Les économies avancées, pour leur part, continueront à connaître des divergences notables. La faiblesse de l’activité dans la zone euro et au Japon – due en grande partie à la faiblesse persistante de la demande intérieure – contrastera avec la résilience des États-Unis. Alors que l’économie américaine connaîtra une croissance de 2,5 % en 2024, le bloc communautaire ne croîtra que de 0,7 %. La raison en est que, même si le secteur des services s'est amélioré en Europe depuis le début de l'année, ses progrès ont été éclipsés par une activité industrielle plus faible que prévu, notamment dans le secteur manufacturier allemand. En revanche, l'année prochaine, il est possible que cette différence soit moins marquée – des taux de 1,8% et 1,4% respectivement sont attendus – en raison d'un ralentissement prévu de la première économie mondiale et d'une résurgence des exportations et des investissements dans L'Europe, grâce à la baisse des taux d'intérêt et au fait que les fonds européens vont commencer à porter leurs fruits.

Une inflation plus durable que prévu

La mise à jour du rapport souligne que l’inflation diminue à un rythme plus lent que prévu il y a six mois. Le ratio global clôturera l'année à 3,5% pour atteindre 2,9% en 2025%. L’objectif de 2 % d’IPC imposé par les banques centrales, ajouté à ces perspectives à court terme, remet en question le changement d’orientation de la politique monétaire qui était tenu pour acquis cette année. En fait, la Réserve fédérale s'est éloignée des perspectives de baisse des taux qu'elle avait elle-même anticipées il y a seulement un mois et demi, tandis que les investisseurs sont devenus de plus en plus pessimistes.

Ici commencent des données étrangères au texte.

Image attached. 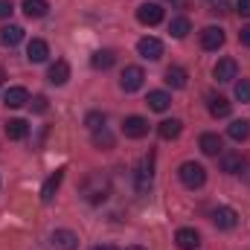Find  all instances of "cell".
Masks as SVG:
<instances>
[{"label":"cell","mask_w":250,"mask_h":250,"mask_svg":"<svg viewBox=\"0 0 250 250\" xmlns=\"http://www.w3.org/2000/svg\"><path fill=\"white\" fill-rule=\"evenodd\" d=\"M84 198L90 201V204H102L108 195H111V184H108V178H102V175H90L87 181H84Z\"/></svg>","instance_id":"obj_1"},{"label":"cell","mask_w":250,"mask_h":250,"mask_svg":"<svg viewBox=\"0 0 250 250\" xmlns=\"http://www.w3.org/2000/svg\"><path fill=\"white\" fill-rule=\"evenodd\" d=\"M178 178H181L184 187L198 189V187H204V181H207V169H204L201 163H195V160H187V163H181Z\"/></svg>","instance_id":"obj_2"},{"label":"cell","mask_w":250,"mask_h":250,"mask_svg":"<svg viewBox=\"0 0 250 250\" xmlns=\"http://www.w3.org/2000/svg\"><path fill=\"white\" fill-rule=\"evenodd\" d=\"M151 178H154V154L148 151L140 166H137V175H134V184H137V192H148L151 189Z\"/></svg>","instance_id":"obj_3"},{"label":"cell","mask_w":250,"mask_h":250,"mask_svg":"<svg viewBox=\"0 0 250 250\" xmlns=\"http://www.w3.org/2000/svg\"><path fill=\"white\" fill-rule=\"evenodd\" d=\"M143 82H146V73H143V67H125L123 70V79H120V87H123L125 93H134V90H140L143 87Z\"/></svg>","instance_id":"obj_4"},{"label":"cell","mask_w":250,"mask_h":250,"mask_svg":"<svg viewBox=\"0 0 250 250\" xmlns=\"http://www.w3.org/2000/svg\"><path fill=\"white\" fill-rule=\"evenodd\" d=\"M212 224L218 230H233L239 224V215H236L233 207H218V209H212Z\"/></svg>","instance_id":"obj_5"},{"label":"cell","mask_w":250,"mask_h":250,"mask_svg":"<svg viewBox=\"0 0 250 250\" xmlns=\"http://www.w3.org/2000/svg\"><path fill=\"white\" fill-rule=\"evenodd\" d=\"M137 21L146 23V26H157V23L163 21V9H160L157 3H143V6L137 9Z\"/></svg>","instance_id":"obj_6"},{"label":"cell","mask_w":250,"mask_h":250,"mask_svg":"<svg viewBox=\"0 0 250 250\" xmlns=\"http://www.w3.org/2000/svg\"><path fill=\"white\" fill-rule=\"evenodd\" d=\"M137 53L146 59V62H157L163 56V44L157 38H140L137 41Z\"/></svg>","instance_id":"obj_7"},{"label":"cell","mask_w":250,"mask_h":250,"mask_svg":"<svg viewBox=\"0 0 250 250\" xmlns=\"http://www.w3.org/2000/svg\"><path fill=\"white\" fill-rule=\"evenodd\" d=\"M62 181H64V169H56V172L44 181V187H41V201H44V204H53V198H56V192L62 187Z\"/></svg>","instance_id":"obj_8"},{"label":"cell","mask_w":250,"mask_h":250,"mask_svg":"<svg viewBox=\"0 0 250 250\" xmlns=\"http://www.w3.org/2000/svg\"><path fill=\"white\" fill-rule=\"evenodd\" d=\"M224 44V29L221 26H207L201 29V47L204 50H218Z\"/></svg>","instance_id":"obj_9"},{"label":"cell","mask_w":250,"mask_h":250,"mask_svg":"<svg viewBox=\"0 0 250 250\" xmlns=\"http://www.w3.org/2000/svg\"><path fill=\"white\" fill-rule=\"evenodd\" d=\"M198 146H201V151L204 154H209V157H218L221 151H224V140L218 137V134H201V140H198Z\"/></svg>","instance_id":"obj_10"},{"label":"cell","mask_w":250,"mask_h":250,"mask_svg":"<svg viewBox=\"0 0 250 250\" xmlns=\"http://www.w3.org/2000/svg\"><path fill=\"white\" fill-rule=\"evenodd\" d=\"M123 134H125V137H131V140H140V137H146V134H148V123H146L143 117H125Z\"/></svg>","instance_id":"obj_11"},{"label":"cell","mask_w":250,"mask_h":250,"mask_svg":"<svg viewBox=\"0 0 250 250\" xmlns=\"http://www.w3.org/2000/svg\"><path fill=\"white\" fill-rule=\"evenodd\" d=\"M175 242H178L181 250H198L201 248V236H198V230H192V227H181V230L175 233Z\"/></svg>","instance_id":"obj_12"},{"label":"cell","mask_w":250,"mask_h":250,"mask_svg":"<svg viewBox=\"0 0 250 250\" xmlns=\"http://www.w3.org/2000/svg\"><path fill=\"white\" fill-rule=\"evenodd\" d=\"M212 76H215L218 82H233V79H239V64L233 62V59H221V62L215 64Z\"/></svg>","instance_id":"obj_13"},{"label":"cell","mask_w":250,"mask_h":250,"mask_svg":"<svg viewBox=\"0 0 250 250\" xmlns=\"http://www.w3.org/2000/svg\"><path fill=\"white\" fill-rule=\"evenodd\" d=\"M221 169L227 175H239L245 169V157L239 151H221Z\"/></svg>","instance_id":"obj_14"},{"label":"cell","mask_w":250,"mask_h":250,"mask_svg":"<svg viewBox=\"0 0 250 250\" xmlns=\"http://www.w3.org/2000/svg\"><path fill=\"white\" fill-rule=\"evenodd\" d=\"M53 248L56 250H76L79 248V236L73 230H56L53 233Z\"/></svg>","instance_id":"obj_15"},{"label":"cell","mask_w":250,"mask_h":250,"mask_svg":"<svg viewBox=\"0 0 250 250\" xmlns=\"http://www.w3.org/2000/svg\"><path fill=\"white\" fill-rule=\"evenodd\" d=\"M47 56H50V47H47V41H41V38H32L29 41V47H26V59L32 64H41L47 62Z\"/></svg>","instance_id":"obj_16"},{"label":"cell","mask_w":250,"mask_h":250,"mask_svg":"<svg viewBox=\"0 0 250 250\" xmlns=\"http://www.w3.org/2000/svg\"><path fill=\"white\" fill-rule=\"evenodd\" d=\"M207 108H209V114L218 120V117H230V102H227V96H215V93H209L207 96Z\"/></svg>","instance_id":"obj_17"},{"label":"cell","mask_w":250,"mask_h":250,"mask_svg":"<svg viewBox=\"0 0 250 250\" xmlns=\"http://www.w3.org/2000/svg\"><path fill=\"white\" fill-rule=\"evenodd\" d=\"M47 79H50V84H56V87L67 84V79H70V64L64 62V59H59V62H56L53 67H50Z\"/></svg>","instance_id":"obj_18"},{"label":"cell","mask_w":250,"mask_h":250,"mask_svg":"<svg viewBox=\"0 0 250 250\" xmlns=\"http://www.w3.org/2000/svg\"><path fill=\"white\" fill-rule=\"evenodd\" d=\"M26 102H29L26 87H9V90L3 93V105H6V108H21V105H26Z\"/></svg>","instance_id":"obj_19"},{"label":"cell","mask_w":250,"mask_h":250,"mask_svg":"<svg viewBox=\"0 0 250 250\" xmlns=\"http://www.w3.org/2000/svg\"><path fill=\"white\" fill-rule=\"evenodd\" d=\"M146 102H148V108H151V111H160V114H163V111H169V105H172V96H169L166 90H151Z\"/></svg>","instance_id":"obj_20"},{"label":"cell","mask_w":250,"mask_h":250,"mask_svg":"<svg viewBox=\"0 0 250 250\" xmlns=\"http://www.w3.org/2000/svg\"><path fill=\"white\" fill-rule=\"evenodd\" d=\"M187 82H189V76H187V70H184V67H169V70H166V84H169V87L184 90V87H187Z\"/></svg>","instance_id":"obj_21"},{"label":"cell","mask_w":250,"mask_h":250,"mask_svg":"<svg viewBox=\"0 0 250 250\" xmlns=\"http://www.w3.org/2000/svg\"><path fill=\"white\" fill-rule=\"evenodd\" d=\"M181 131H184V123H181V120H163V123L157 125V134H160L163 140H178Z\"/></svg>","instance_id":"obj_22"},{"label":"cell","mask_w":250,"mask_h":250,"mask_svg":"<svg viewBox=\"0 0 250 250\" xmlns=\"http://www.w3.org/2000/svg\"><path fill=\"white\" fill-rule=\"evenodd\" d=\"M21 41H23V29H21V26H12V23H9V26L0 29V44H3V47H15V44H21Z\"/></svg>","instance_id":"obj_23"},{"label":"cell","mask_w":250,"mask_h":250,"mask_svg":"<svg viewBox=\"0 0 250 250\" xmlns=\"http://www.w3.org/2000/svg\"><path fill=\"white\" fill-rule=\"evenodd\" d=\"M117 62V53L114 50H96L93 56H90V64L96 67V70H108V67H114Z\"/></svg>","instance_id":"obj_24"},{"label":"cell","mask_w":250,"mask_h":250,"mask_svg":"<svg viewBox=\"0 0 250 250\" xmlns=\"http://www.w3.org/2000/svg\"><path fill=\"white\" fill-rule=\"evenodd\" d=\"M47 0H23V15L32 21V18H44L47 15Z\"/></svg>","instance_id":"obj_25"},{"label":"cell","mask_w":250,"mask_h":250,"mask_svg":"<svg viewBox=\"0 0 250 250\" xmlns=\"http://www.w3.org/2000/svg\"><path fill=\"white\" fill-rule=\"evenodd\" d=\"M227 134H230V140H236V143H245L250 137V123L248 120H236V123L227 128Z\"/></svg>","instance_id":"obj_26"},{"label":"cell","mask_w":250,"mask_h":250,"mask_svg":"<svg viewBox=\"0 0 250 250\" xmlns=\"http://www.w3.org/2000/svg\"><path fill=\"white\" fill-rule=\"evenodd\" d=\"M29 134V125L23 123V120H9L6 123V137L9 140H23Z\"/></svg>","instance_id":"obj_27"},{"label":"cell","mask_w":250,"mask_h":250,"mask_svg":"<svg viewBox=\"0 0 250 250\" xmlns=\"http://www.w3.org/2000/svg\"><path fill=\"white\" fill-rule=\"evenodd\" d=\"M189 29H192V23H189L187 18H172V23H169V32H172V38H187Z\"/></svg>","instance_id":"obj_28"},{"label":"cell","mask_w":250,"mask_h":250,"mask_svg":"<svg viewBox=\"0 0 250 250\" xmlns=\"http://www.w3.org/2000/svg\"><path fill=\"white\" fill-rule=\"evenodd\" d=\"M93 146H99V148H111V146H114V134H111L108 128L93 131Z\"/></svg>","instance_id":"obj_29"},{"label":"cell","mask_w":250,"mask_h":250,"mask_svg":"<svg viewBox=\"0 0 250 250\" xmlns=\"http://www.w3.org/2000/svg\"><path fill=\"white\" fill-rule=\"evenodd\" d=\"M84 125H87L90 131H99V128H105V114H102V111H90V114L84 117Z\"/></svg>","instance_id":"obj_30"},{"label":"cell","mask_w":250,"mask_h":250,"mask_svg":"<svg viewBox=\"0 0 250 250\" xmlns=\"http://www.w3.org/2000/svg\"><path fill=\"white\" fill-rule=\"evenodd\" d=\"M236 99L239 102H250V79L236 82Z\"/></svg>","instance_id":"obj_31"},{"label":"cell","mask_w":250,"mask_h":250,"mask_svg":"<svg viewBox=\"0 0 250 250\" xmlns=\"http://www.w3.org/2000/svg\"><path fill=\"white\" fill-rule=\"evenodd\" d=\"M12 12H15V3L12 0H0V21L12 18Z\"/></svg>","instance_id":"obj_32"},{"label":"cell","mask_w":250,"mask_h":250,"mask_svg":"<svg viewBox=\"0 0 250 250\" xmlns=\"http://www.w3.org/2000/svg\"><path fill=\"white\" fill-rule=\"evenodd\" d=\"M32 111H35V114H44V111H47V96H35V99H32Z\"/></svg>","instance_id":"obj_33"},{"label":"cell","mask_w":250,"mask_h":250,"mask_svg":"<svg viewBox=\"0 0 250 250\" xmlns=\"http://www.w3.org/2000/svg\"><path fill=\"white\" fill-rule=\"evenodd\" d=\"M236 9H239V15H242V18H250V0H239V3H236Z\"/></svg>","instance_id":"obj_34"},{"label":"cell","mask_w":250,"mask_h":250,"mask_svg":"<svg viewBox=\"0 0 250 250\" xmlns=\"http://www.w3.org/2000/svg\"><path fill=\"white\" fill-rule=\"evenodd\" d=\"M239 41H242L245 47H250V26H242V32H239Z\"/></svg>","instance_id":"obj_35"},{"label":"cell","mask_w":250,"mask_h":250,"mask_svg":"<svg viewBox=\"0 0 250 250\" xmlns=\"http://www.w3.org/2000/svg\"><path fill=\"white\" fill-rule=\"evenodd\" d=\"M93 250H117V248H114V245H96Z\"/></svg>","instance_id":"obj_36"},{"label":"cell","mask_w":250,"mask_h":250,"mask_svg":"<svg viewBox=\"0 0 250 250\" xmlns=\"http://www.w3.org/2000/svg\"><path fill=\"white\" fill-rule=\"evenodd\" d=\"M125 250H146V248H137V245H134V248H125Z\"/></svg>","instance_id":"obj_37"},{"label":"cell","mask_w":250,"mask_h":250,"mask_svg":"<svg viewBox=\"0 0 250 250\" xmlns=\"http://www.w3.org/2000/svg\"><path fill=\"white\" fill-rule=\"evenodd\" d=\"M0 82H3V70H0Z\"/></svg>","instance_id":"obj_38"}]
</instances>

C'est le chemin inverse de celui emprunté par la Banque centrale européenne avec sa récente baisse de 0,25 point. Comme les taux d’intérêt à court terme s’avèrent plus élevés que prévu, les rendements obligataires devraient également augmenter, ce qui pourrait peser davantage sur le taux d’activité. En outre, la baisse de l'appétit pour le risque pourrait encore resserrer les conditions financières, selon le document.

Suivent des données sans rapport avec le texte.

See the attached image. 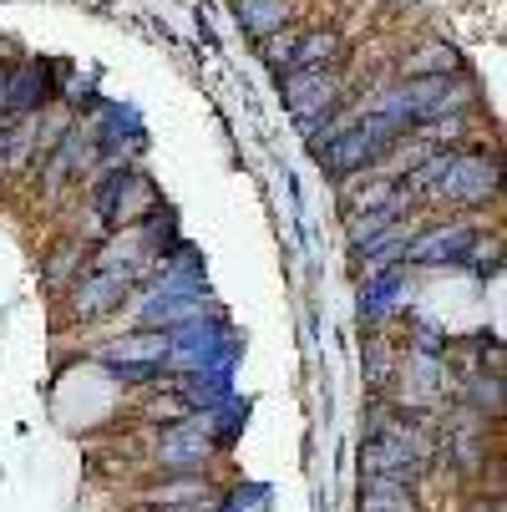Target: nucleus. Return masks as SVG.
I'll return each instance as SVG.
<instances>
[{"label":"nucleus","instance_id":"nucleus-1","mask_svg":"<svg viewBox=\"0 0 507 512\" xmlns=\"http://www.w3.org/2000/svg\"><path fill=\"white\" fill-rule=\"evenodd\" d=\"M396 132V122L391 117H376V122H366V127H350L345 137H335L330 142V168L335 173H350V168H360V163H371L381 148H386V137Z\"/></svg>","mask_w":507,"mask_h":512},{"label":"nucleus","instance_id":"nucleus-2","mask_svg":"<svg viewBox=\"0 0 507 512\" xmlns=\"http://www.w3.org/2000/svg\"><path fill=\"white\" fill-rule=\"evenodd\" d=\"M335 97V77L330 71H300L295 82H289V107H295L300 117H320Z\"/></svg>","mask_w":507,"mask_h":512},{"label":"nucleus","instance_id":"nucleus-3","mask_svg":"<svg viewBox=\"0 0 507 512\" xmlns=\"http://www.w3.org/2000/svg\"><path fill=\"white\" fill-rule=\"evenodd\" d=\"M360 512H416V502H411V482L371 477L366 492H360Z\"/></svg>","mask_w":507,"mask_h":512},{"label":"nucleus","instance_id":"nucleus-4","mask_svg":"<svg viewBox=\"0 0 507 512\" xmlns=\"http://www.w3.org/2000/svg\"><path fill=\"white\" fill-rule=\"evenodd\" d=\"M122 295H127V274H97V279L82 284L77 310H82V315H102V310H112Z\"/></svg>","mask_w":507,"mask_h":512},{"label":"nucleus","instance_id":"nucleus-5","mask_svg":"<svg viewBox=\"0 0 507 512\" xmlns=\"http://www.w3.org/2000/svg\"><path fill=\"white\" fill-rule=\"evenodd\" d=\"M203 457H208V436H198L188 421L168 426V452H163L168 467H193V462H203Z\"/></svg>","mask_w":507,"mask_h":512},{"label":"nucleus","instance_id":"nucleus-6","mask_svg":"<svg viewBox=\"0 0 507 512\" xmlns=\"http://www.w3.org/2000/svg\"><path fill=\"white\" fill-rule=\"evenodd\" d=\"M447 193L452 198H487L492 193V163H452L447 168Z\"/></svg>","mask_w":507,"mask_h":512},{"label":"nucleus","instance_id":"nucleus-7","mask_svg":"<svg viewBox=\"0 0 507 512\" xmlns=\"http://www.w3.org/2000/svg\"><path fill=\"white\" fill-rule=\"evenodd\" d=\"M284 16H289V6H284V0H239V21H244L254 36H269V31H279V26H284Z\"/></svg>","mask_w":507,"mask_h":512},{"label":"nucleus","instance_id":"nucleus-8","mask_svg":"<svg viewBox=\"0 0 507 512\" xmlns=\"http://www.w3.org/2000/svg\"><path fill=\"white\" fill-rule=\"evenodd\" d=\"M163 355H168V340L163 335H132V340H122V345L107 350V360H142V365H158Z\"/></svg>","mask_w":507,"mask_h":512},{"label":"nucleus","instance_id":"nucleus-9","mask_svg":"<svg viewBox=\"0 0 507 512\" xmlns=\"http://www.w3.org/2000/svg\"><path fill=\"white\" fill-rule=\"evenodd\" d=\"M330 56H335V36H330V31H315V36H305L295 51H289V66L315 71V66H325Z\"/></svg>","mask_w":507,"mask_h":512},{"label":"nucleus","instance_id":"nucleus-10","mask_svg":"<svg viewBox=\"0 0 507 512\" xmlns=\"http://www.w3.org/2000/svg\"><path fill=\"white\" fill-rule=\"evenodd\" d=\"M386 360H391V355H386V345L376 340V345H371V376H386V371H391Z\"/></svg>","mask_w":507,"mask_h":512}]
</instances>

Le commerce mondial reste également dans une zone grise. Même s’il rebondira à 2,5 % cette année – une amélioration significative par rapport à 2023 – il reste encore bien inférieur au taux moyen observé au cours des deux décennies précédant la pandémie. Les prévisions précisent que les échanges de biens joueront en faveur des grandes économies à mesure que les stocks aux États-Unis et dans la zone euro augmenteront et que la demande de la Chine se stabilisera. Toutefois, les services continueront à un rythme beaucoup plus lent qu’avant 2019, tout comme la capacité d’assumer l’intégralité de la production mondiale. Pour cette raison, les prix moyens des matières premières devraient rester supérieurs aux niveaux d’avant Covid.

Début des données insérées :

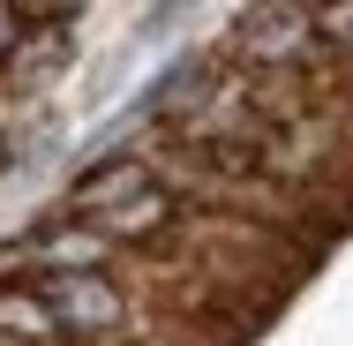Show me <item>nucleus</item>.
<instances>
[{
    "instance_id": "f257e3e1",
    "label": "nucleus",
    "mask_w": 353,
    "mask_h": 346,
    "mask_svg": "<svg viewBox=\"0 0 353 346\" xmlns=\"http://www.w3.org/2000/svg\"><path fill=\"white\" fill-rule=\"evenodd\" d=\"M38 301L53 309V324H61V331H75V339H90V331H113V324L128 316V294H121L113 278H98V271L38 278Z\"/></svg>"
},
{
    "instance_id": "f03ea898",
    "label": "nucleus",
    "mask_w": 353,
    "mask_h": 346,
    "mask_svg": "<svg viewBox=\"0 0 353 346\" xmlns=\"http://www.w3.org/2000/svg\"><path fill=\"white\" fill-rule=\"evenodd\" d=\"M105 256H113V241H105L98 226H53V233H38V241H8V249H0V271L38 264L46 278H68V271H98Z\"/></svg>"
},
{
    "instance_id": "7ed1b4c3",
    "label": "nucleus",
    "mask_w": 353,
    "mask_h": 346,
    "mask_svg": "<svg viewBox=\"0 0 353 346\" xmlns=\"http://www.w3.org/2000/svg\"><path fill=\"white\" fill-rule=\"evenodd\" d=\"M241 46L256 53V61H293V53H308L316 38V8H256V15H241Z\"/></svg>"
},
{
    "instance_id": "20e7f679",
    "label": "nucleus",
    "mask_w": 353,
    "mask_h": 346,
    "mask_svg": "<svg viewBox=\"0 0 353 346\" xmlns=\"http://www.w3.org/2000/svg\"><path fill=\"white\" fill-rule=\"evenodd\" d=\"M0 331H15L23 346L61 339V324H53V309L38 301V286H0Z\"/></svg>"
},
{
    "instance_id": "39448f33",
    "label": "nucleus",
    "mask_w": 353,
    "mask_h": 346,
    "mask_svg": "<svg viewBox=\"0 0 353 346\" xmlns=\"http://www.w3.org/2000/svg\"><path fill=\"white\" fill-rule=\"evenodd\" d=\"M173 218V196L165 189H150V196H136V204H121V211H105V218H90L105 241H143V233H158Z\"/></svg>"
},
{
    "instance_id": "423d86ee",
    "label": "nucleus",
    "mask_w": 353,
    "mask_h": 346,
    "mask_svg": "<svg viewBox=\"0 0 353 346\" xmlns=\"http://www.w3.org/2000/svg\"><path fill=\"white\" fill-rule=\"evenodd\" d=\"M15 46H23V38H15ZM61 61H68V38H38V46H23V61H8V68H15V83H38V75L61 68Z\"/></svg>"
},
{
    "instance_id": "0eeeda50",
    "label": "nucleus",
    "mask_w": 353,
    "mask_h": 346,
    "mask_svg": "<svg viewBox=\"0 0 353 346\" xmlns=\"http://www.w3.org/2000/svg\"><path fill=\"white\" fill-rule=\"evenodd\" d=\"M0 166H8V136H0Z\"/></svg>"
}]
</instances>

Les prix des carburants, qui ont causé tant de maux de tête après l'invasion russe de l'Ukraine, vont encore augmenter cette année sans toutefois atteindre les sommets de 2022. Dans un contexte de risques géopolitiques persistants, il est prévu que le prix moyen du Brent (la référence européenne pour le pétrole) brut) s'élève à 84 dollars le baril, avant de retomber à 79 dollars en 2025, dans un contexte d'élimination partielle des réductions d'approvisionnement de l'OPEP+ (le cartel des pays producteurs) et de montée en puissance des carburants renouvelables. Le gaz, quant à lui, augmentera également. En Europe, les prix moyens se redressent au deuxième trimestre de l'année, reflétant les risques d'approvisionnement persistants liés aux conflits en cours. Et c’est pourquoi, malgré la croissance attendue des exportations américaines de gaz naturel liquéfié (GNL), le coût du gaz sur le Vieux Continent devrait augmenter de 11 % en 2025, parallèlement à la reprise de l’activité industrielle.